TEXT PROVIDED
>> START
MIEN Extension Writing HowTo

Before reading this document, you should read the overview of the extension architecture, located in the Extensions Overview

It is assumed that you know some basic things about Python. You don't need to know much, but you should be able to construct basic Python types, like a tuple of 3 strings or a function that takes 2 arguments. If you need help with this, there is extensive online documentation for Python.

I'll further assume that you are using some Posix operating system (OS X, Unix, Linux, BSD etc), or have at least installed cygwin or mingw on your Windows box. If you're writing extensions in Windows (particularly without cygwin or mingw) you're tackling a challenge. You should probably be a Windows guru who won't need any help with compiler setup, file management, environment variables and such. Extensions (especially compiled or mixed-language extensions) are much harder to write and use on Windows.

As described in the overview, mien blocks are implemented as python packages. To write extensions in other languages, you will still need to write a python package that wraps your external code. This tutorial will assume that your extension package is pure python code. Later tutorials will handle writing mixed-language extensions.

The first step to creating a mien extension is to generate a package, and place it in the directory referenced by MIEN_EXTENSION_DIR.

To generate a package, simply create a new directory, and put a file named __init__.py in it. To create a package named "newext", provided that $MIEN_EXTENSION_DIR = ~/mienblocks, use the following:

mkdir ~/mienblocks/newext touch ~/mienblocks/newext/__init__.py

That's it! You have a python package. Currently it doesn't do anything, but we'll get to that. The rest of this tutorial assumes you are working on this package, and will refer to the directory $MIEN_EXTENSION_DIR/newext as simply "newext"

To make your package do something in python, you need to add some python modules (other than __init__.py) to newext that define functions or classes. The majority of the tutorial will cover how to write these modules so that they provide useful mien extensions.

In order to get Mien to use the package as an extension, however, you will also need to provide an index to the mien blocks provided by the package. You do this by editing newext/__init__.py. You will need a working index in order to test your blocks as you build them, so the tutorial will first describe building the index.

Obviously, there's a bit of a bootstrapping problem here, in that you can't make a useful index without having something to index, so first we'll add a simple block. don't worry too much about the implementation of the block yet.

Create a file newext/dataStats.py, and put the following code in it:

def printDataShape(ds): print ds.shape()

This function (printDataShape, shown above) is a valid DSP type mien block. It will print the dimensions of the active Data instance to standard output. It is also automatically a member of newext, since it is in a .py file in the same directory as newext/__init__.py. Mien won't recognize it as a block though, since it is not reported in the extension index.
>> END
From the MIEN extension tutorial, pull out the passage between "mkdir ~/mienblocks/newext touch" and "building the index.", inclusive, word for word. The material below the tutorial comes from a separate source.

SUPPLIED DATA
>> START
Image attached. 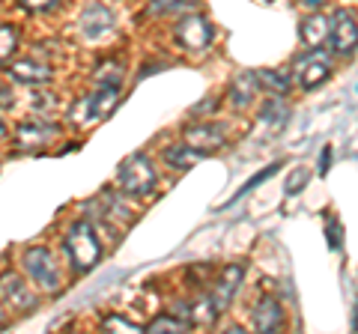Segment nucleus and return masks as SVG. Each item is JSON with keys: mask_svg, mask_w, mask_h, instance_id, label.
<instances>
[{"mask_svg": "<svg viewBox=\"0 0 358 334\" xmlns=\"http://www.w3.org/2000/svg\"><path fill=\"white\" fill-rule=\"evenodd\" d=\"M63 248H66V257L72 260L75 272H93L99 260H102V245H99L90 221H75L63 239Z\"/></svg>", "mask_w": 358, "mask_h": 334, "instance_id": "1", "label": "nucleus"}, {"mask_svg": "<svg viewBox=\"0 0 358 334\" xmlns=\"http://www.w3.org/2000/svg\"><path fill=\"white\" fill-rule=\"evenodd\" d=\"M117 182L122 188V194H129V197H147V194L155 191L159 173H155V164L147 159V155L134 152V155H129V159L120 164Z\"/></svg>", "mask_w": 358, "mask_h": 334, "instance_id": "2", "label": "nucleus"}, {"mask_svg": "<svg viewBox=\"0 0 358 334\" xmlns=\"http://www.w3.org/2000/svg\"><path fill=\"white\" fill-rule=\"evenodd\" d=\"M21 266H24L30 281L42 286L45 293H57L60 289V269L48 248H27L21 254Z\"/></svg>", "mask_w": 358, "mask_h": 334, "instance_id": "3", "label": "nucleus"}, {"mask_svg": "<svg viewBox=\"0 0 358 334\" xmlns=\"http://www.w3.org/2000/svg\"><path fill=\"white\" fill-rule=\"evenodd\" d=\"M212 36H215V30H212L206 15H185L176 24V42L185 51H206L212 45Z\"/></svg>", "mask_w": 358, "mask_h": 334, "instance_id": "4", "label": "nucleus"}, {"mask_svg": "<svg viewBox=\"0 0 358 334\" xmlns=\"http://www.w3.org/2000/svg\"><path fill=\"white\" fill-rule=\"evenodd\" d=\"M0 298H3L6 307L21 310V314H30V310L36 307V293H33L30 284L15 272L0 275Z\"/></svg>", "mask_w": 358, "mask_h": 334, "instance_id": "5", "label": "nucleus"}, {"mask_svg": "<svg viewBox=\"0 0 358 334\" xmlns=\"http://www.w3.org/2000/svg\"><path fill=\"white\" fill-rule=\"evenodd\" d=\"M224 140H227V135H224V126H218V122H194L182 135V143L192 147L197 155L218 152L224 147Z\"/></svg>", "mask_w": 358, "mask_h": 334, "instance_id": "6", "label": "nucleus"}, {"mask_svg": "<svg viewBox=\"0 0 358 334\" xmlns=\"http://www.w3.org/2000/svg\"><path fill=\"white\" fill-rule=\"evenodd\" d=\"M355 39H358V24H355V15L346 13V9H338V13L331 15V30H329V42L334 54H346L355 51Z\"/></svg>", "mask_w": 358, "mask_h": 334, "instance_id": "7", "label": "nucleus"}, {"mask_svg": "<svg viewBox=\"0 0 358 334\" xmlns=\"http://www.w3.org/2000/svg\"><path fill=\"white\" fill-rule=\"evenodd\" d=\"M242 277H245V266H242V263H230L227 269L218 275L215 286H212V296H209V298H212V307L218 310V317L230 307L233 296H236V289H239V284H242Z\"/></svg>", "mask_w": 358, "mask_h": 334, "instance_id": "8", "label": "nucleus"}, {"mask_svg": "<svg viewBox=\"0 0 358 334\" xmlns=\"http://www.w3.org/2000/svg\"><path fill=\"white\" fill-rule=\"evenodd\" d=\"M329 75H331V63L326 54H317V48H313L305 60L296 63V78H299L301 90H317L322 81H329Z\"/></svg>", "mask_w": 358, "mask_h": 334, "instance_id": "9", "label": "nucleus"}, {"mask_svg": "<svg viewBox=\"0 0 358 334\" xmlns=\"http://www.w3.org/2000/svg\"><path fill=\"white\" fill-rule=\"evenodd\" d=\"M329 30H331V18L313 13V15H308V18H301V24H299V39H301V45H305L308 51H313V48L320 51V48L329 42Z\"/></svg>", "mask_w": 358, "mask_h": 334, "instance_id": "10", "label": "nucleus"}, {"mask_svg": "<svg viewBox=\"0 0 358 334\" xmlns=\"http://www.w3.org/2000/svg\"><path fill=\"white\" fill-rule=\"evenodd\" d=\"M78 24H81L84 39H99V36H105V33L114 27V13H110L108 6H102V3H93V6H87L81 13Z\"/></svg>", "mask_w": 358, "mask_h": 334, "instance_id": "11", "label": "nucleus"}, {"mask_svg": "<svg viewBox=\"0 0 358 334\" xmlns=\"http://www.w3.org/2000/svg\"><path fill=\"white\" fill-rule=\"evenodd\" d=\"M251 322H254L257 331H275V328H281V322H284L281 302H278L275 296H263L260 302H257V307H254Z\"/></svg>", "mask_w": 358, "mask_h": 334, "instance_id": "12", "label": "nucleus"}, {"mask_svg": "<svg viewBox=\"0 0 358 334\" xmlns=\"http://www.w3.org/2000/svg\"><path fill=\"white\" fill-rule=\"evenodd\" d=\"M9 75L21 84H48L51 81V66L36 60V57H21L15 63H9Z\"/></svg>", "mask_w": 358, "mask_h": 334, "instance_id": "13", "label": "nucleus"}, {"mask_svg": "<svg viewBox=\"0 0 358 334\" xmlns=\"http://www.w3.org/2000/svg\"><path fill=\"white\" fill-rule=\"evenodd\" d=\"M173 314L179 319H185L188 326H212V322L218 319V310L212 307V298L203 296V298H197V302H182V305H176Z\"/></svg>", "mask_w": 358, "mask_h": 334, "instance_id": "14", "label": "nucleus"}, {"mask_svg": "<svg viewBox=\"0 0 358 334\" xmlns=\"http://www.w3.org/2000/svg\"><path fill=\"white\" fill-rule=\"evenodd\" d=\"M54 135H57L54 126H45V122H27V126H21L15 131V143H18V150H42Z\"/></svg>", "mask_w": 358, "mask_h": 334, "instance_id": "15", "label": "nucleus"}, {"mask_svg": "<svg viewBox=\"0 0 358 334\" xmlns=\"http://www.w3.org/2000/svg\"><path fill=\"white\" fill-rule=\"evenodd\" d=\"M90 99V119H105L117 110L120 105V87H99Z\"/></svg>", "mask_w": 358, "mask_h": 334, "instance_id": "16", "label": "nucleus"}, {"mask_svg": "<svg viewBox=\"0 0 358 334\" xmlns=\"http://www.w3.org/2000/svg\"><path fill=\"white\" fill-rule=\"evenodd\" d=\"M257 90H260V84H257L254 72L236 75V78H233V84H230V102H233V108H248L254 102Z\"/></svg>", "mask_w": 358, "mask_h": 334, "instance_id": "17", "label": "nucleus"}, {"mask_svg": "<svg viewBox=\"0 0 358 334\" xmlns=\"http://www.w3.org/2000/svg\"><path fill=\"white\" fill-rule=\"evenodd\" d=\"M257 75V84H260V90L266 93H272V96H287L289 93V75L281 72V69H260V72H254Z\"/></svg>", "mask_w": 358, "mask_h": 334, "instance_id": "18", "label": "nucleus"}, {"mask_svg": "<svg viewBox=\"0 0 358 334\" xmlns=\"http://www.w3.org/2000/svg\"><path fill=\"white\" fill-rule=\"evenodd\" d=\"M197 159L200 155L192 147H185V143H173V147L164 150V164H171L173 170H188V167L197 164Z\"/></svg>", "mask_w": 358, "mask_h": 334, "instance_id": "19", "label": "nucleus"}, {"mask_svg": "<svg viewBox=\"0 0 358 334\" xmlns=\"http://www.w3.org/2000/svg\"><path fill=\"white\" fill-rule=\"evenodd\" d=\"M93 78H96L99 87H120V81L126 78V69H122L120 60H102L96 66Z\"/></svg>", "mask_w": 358, "mask_h": 334, "instance_id": "20", "label": "nucleus"}, {"mask_svg": "<svg viewBox=\"0 0 358 334\" xmlns=\"http://www.w3.org/2000/svg\"><path fill=\"white\" fill-rule=\"evenodd\" d=\"M188 328H192V326H188L185 319H179L176 314H164V317H155L143 331H152V334H173V331H188Z\"/></svg>", "mask_w": 358, "mask_h": 334, "instance_id": "21", "label": "nucleus"}, {"mask_svg": "<svg viewBox=\"0 0 358 334\" xmlns=\"http://www.w3.org/2000/svg\"><path fill=\"white\" fill-rule=\"evenodd\" d=\"M15 48H18V30L13 24H0V66L13 60Z\"/></svg>", "mask_w": 358, "mask_h": 334, "instance_id": "22", "label": "nucleus"}, {"mask_svg": "<svg viewBox=\"0 0 358 334\" xmlns=\"http://www.w3.org/2000/svg\"><path fill=\"white\" fill-rule=\"evenodd\" d=\"M194 0H150L147 15H171V13H182V9H192Z\"/></svg>", "mask_w": 358, "mask_h": 334, "instance_id": "23", "label": "nucleus"}, {"mask_svg": "<svg viewBox=\"0 0 358 334\" xmlns=\"http://www.w3.org/2000/svg\"><path fill=\"white\" fill-rule=\"evenodd\" d=\"M281 164H284V161H275V164H268V167H266V170H260V173H257V176H251V180H248V182H245V185L239 188V191H236V197H233V200H230V203H236V200H239V197H245V194H248V191H254V188H257V185H260V182H266V180H268V176H275L278 170H281Z\"/></svg>", "mask_w": 358, "mask_h": 334, "instance_id": "24", "label": "nucleus"}, {"mask_svg": "<svg viewBox=\"0 0 358 334\" xmlns=\"http://www.w3.org/2000/svg\"><path fill=\"white\" fill-rule=\"evenodd\" d=\"M260 117H263V122H268V126H281L284 122V117H287V108L281 105V102H266L263 105V110H260Z\"/></svg>", "mask_w": 358, "mask_h": 334, "instance_id": "25", "label": "nucleus"}, {"mask_svg": "<svg viewBox=\"0 0 358 334\" xmlns=\"http://www.w3.org/2000/svg\"><path fill=\"white\" fill-rule=\"evenodd\" d=\"M72 122H90V99H75V105L69 108Z\"/></svg>", "mask_w": 358, "mask_h": 334, "instance_id": "26", "label": "nucleus"}, {"mask_svg": "<svg viewBox=\"0 0 358 334\" xmlns=\"http://www.w3.org/2000/svg\"><path fill=\"white\" fill-rule=\"evenodd\" d=\"M308 185V170H305V167H299V170H293V173H289V180H287V194H296V191H301V188H305Z\"/></svg>", "mask_w": 358, "mask_h": 334, "instance_id": "27", "label": "nucleus"}, {"mask_svg": "<svg viewBox=\"0 0 358 334\" xmlns=\"http://www.w3.org/2000/svg\"><path fill=\"white\" fill-rule=\"evenodd\" d=\"M105 328L108 331H122V334H126V331H143L141 326H134V322H129V319H122V317H108L105 319Z\"/></svg>", "mask_w": 358, "mask_h": 334, "instance_id": "28", "label": "nucleus"}, {"mask_svg": "<svg viewBox=\"0 0 358 334\" xmlns=\"http://www.w3.org/2000/svg\"><path fill=\"white\" fill-rule=\"evenodd\" d=\"M60 0H18L21 9H27V13H48V9H54Z\"/></svg>", "mask_w": 358, "mask_h": 334, "instance_id": "29", "label": "nucleus"}, {"mask_svg": "<svg viewBox=\"0 0 358 334\" xmlns=\"http://www.w3.org/2000/svg\"><path fill=\"white\" fill-rule=\"evenodd\" d=\"M329 245L331 248H341V224L338 221H331L329 224Z\"/></svg>", "mask_w": 358, "mask_h": 334, "instance_id": "30", "label": "nucleus"}, {"mask_svg": "<svg viewBox=\"0 0 358 334\" xmlns=\"http://www.w3.org/2000/svg\"><path fill=\"white\" fill-rule=\"evenodd\" d=\"M13 102H15L13 90H9L6 84H0V108H13Z\"/></svg>", "mask_w": 358, "mask_h": 334, "instance_id": "31", "label": "nucleus"}, {"mask_svg": "<svg viewBox=\"0 0 358 334\" xmlns=\"http://www.w3.org/2000/svg\"><path fill=\"white\" fill-rule=\"evenodd\" d=\"M200 110H203V114H209V110H215V99H206V102L194 105V108H192V114H200Z\"/></svg>", "mask_w": 358, "mask_h": 334, "instance_id": "32", "label": "nucleus"}, {"mask_svg": "<svg viewBox=\"0 0 358 334\" xmlns=\"http://www.w3.org/2000/svg\"><path fill=\"white\" fill-rule=\"evenodd\" d=\"M329 159H331V150L326 147V152L320 155V173H326V170H329Z\"/></svg>", "mask_w": 358, "mask_h": 334, "instance_id": "33", "label": "nucleus"}, {"mask_svg": "<svg viewBox=\"0 0 358 334\" xmlns=\"http://www.w3.org/2000/svg\"><path fill=\"white\" fill-rule=\"evenodd\" d=\"M322 3H326V0H301V6H310V9L313 6H322Z\"/></svg>", "mask_w": 358, "mask_h": 334, "instance_id": "34", "label": "nucleus"}, {"mask_svg": "<svg viewBox=\"0 0 358 334\" xmlns=\"http://www.w3.org/2000/svg\"><path fill=\"white\" fill-rule=\"evenodd\" d=\"M3 138H6V122L0 119V140H3Z\"/></svg>", "mask_w": 358, "mask_h": 334, "instance_id": "35", "label": "nucleus"}, {"mask_svg": "<svg viewBox=\"0 0 358 334\" xmlns=\"http://www.w3.org/2000/svg\"><path fill=\"white\" fill-rule=\"evenodd\" d=\"M0 322H3V307H0Z\"/></svg>", "mask_w": 358, "mask_h": 334, "instance_id": "36", "label": "nucleus"}]
</instances>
>> END
ANSWER TO THIS PROBLEM
mkdir ~/mienblocks/newext touch ~/mienblocks/newext/__init__.py

That's it! You have a python package. Currently it doesn't do anything, but we'll get to that. The rest of this tutorial assumes you are working on this package, and will refer to the directory $MIEN_EXTENSION_DIR/newext as simply "newext"

To make your package do something in python, you need to add some python modules (other than __init__.py) to newext that define functions or classes. The majority of the tutorial will cover how to write these modules so that they provide useful mien extensions.

In order to get Mien to use the package as an extension, however, you will also need to provide an index to the mien blocks provided by the package. You do this by editing newext/__init__.py. You will need a working index in order to test your blocks as you build them, so the tutorial will first describe building the index.